On the other hand, if the modus operandi is not known, the investigator has to test a range of hypotheses of possible modi operandi. For instance it can be assumed that criminals cover their illegal activities by using substitute words. These wordings are often out of context, for example in a case where the criminals referred to money as “ginger bread nuts”. For such applications tools can be developed. However, the wording is not always so clearly out of context. In another case, a criminal indicated that he was “going to the forest”, whenever he was going to deposit money in his Luxembourg bank account.
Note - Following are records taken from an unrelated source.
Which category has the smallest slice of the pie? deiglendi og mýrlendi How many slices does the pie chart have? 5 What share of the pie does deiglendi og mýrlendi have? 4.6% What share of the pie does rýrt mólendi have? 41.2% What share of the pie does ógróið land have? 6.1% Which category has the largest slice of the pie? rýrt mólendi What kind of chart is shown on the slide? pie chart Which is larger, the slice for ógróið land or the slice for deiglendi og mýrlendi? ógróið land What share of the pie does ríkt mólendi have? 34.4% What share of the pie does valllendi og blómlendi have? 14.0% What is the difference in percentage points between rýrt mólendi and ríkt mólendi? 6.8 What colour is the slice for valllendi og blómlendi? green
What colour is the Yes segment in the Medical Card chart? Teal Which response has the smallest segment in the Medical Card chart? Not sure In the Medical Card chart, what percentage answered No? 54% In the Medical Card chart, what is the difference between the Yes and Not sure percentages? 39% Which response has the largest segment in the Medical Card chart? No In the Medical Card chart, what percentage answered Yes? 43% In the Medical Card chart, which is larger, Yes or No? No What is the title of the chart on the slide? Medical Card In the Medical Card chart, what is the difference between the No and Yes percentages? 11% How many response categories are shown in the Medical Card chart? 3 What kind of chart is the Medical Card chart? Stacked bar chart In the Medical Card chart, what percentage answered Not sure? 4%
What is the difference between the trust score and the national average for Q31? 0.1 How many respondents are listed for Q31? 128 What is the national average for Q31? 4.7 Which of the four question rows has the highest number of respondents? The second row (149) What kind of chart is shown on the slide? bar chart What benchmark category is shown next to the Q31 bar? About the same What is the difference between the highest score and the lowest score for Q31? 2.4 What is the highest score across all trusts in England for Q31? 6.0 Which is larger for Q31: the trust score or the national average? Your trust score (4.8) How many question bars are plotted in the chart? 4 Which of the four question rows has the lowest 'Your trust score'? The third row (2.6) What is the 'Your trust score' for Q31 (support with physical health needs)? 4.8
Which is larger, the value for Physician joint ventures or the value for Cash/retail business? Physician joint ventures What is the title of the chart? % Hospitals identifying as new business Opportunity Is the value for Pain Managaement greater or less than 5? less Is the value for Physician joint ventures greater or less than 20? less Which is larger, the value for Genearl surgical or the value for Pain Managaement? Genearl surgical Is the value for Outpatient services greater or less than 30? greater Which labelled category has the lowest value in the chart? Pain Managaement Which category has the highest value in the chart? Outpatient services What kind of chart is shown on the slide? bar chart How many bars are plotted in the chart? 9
This type of ordinary sentence might be within context or slightly out of context and will be hard to detect automatically. Moreover, to implement this type of anomaly detection, relevant corpora need to be collected, such that the normal use of language can be modeled.

For many fraud related domains, however, neither knowledge nor reference databases are available to be able to model the normal process. Also, the range of modus operandi hypotheses is unbounded. Lots of general purpose text mining tools and techniques have been developed. Unfortunately, few of them have been applied successfully in special purpose investigations in our Lab.

The question is whether text mining tools that are mostly developed for information retrieval are indeed suitable for fraud investigators. It is time to view fraud intelligence on its own for the development of forensic text analytical tools.

Short biography of Henk Knoester

Henk Knoester is investigating officer at the Dutch Tax and Customs Administration — Criminal Investigations branch. The focus of his job is on IT forensic investigations. Knoester is responsible for the research into and the development of tools for (mainly) large fraud investigations.

Knoester received a degree in mathematics from The Hague College. He worked for 20 years at the Dutch Department of Defense where he was responsible for the development of communications systems. Since 2001 he holds his current position.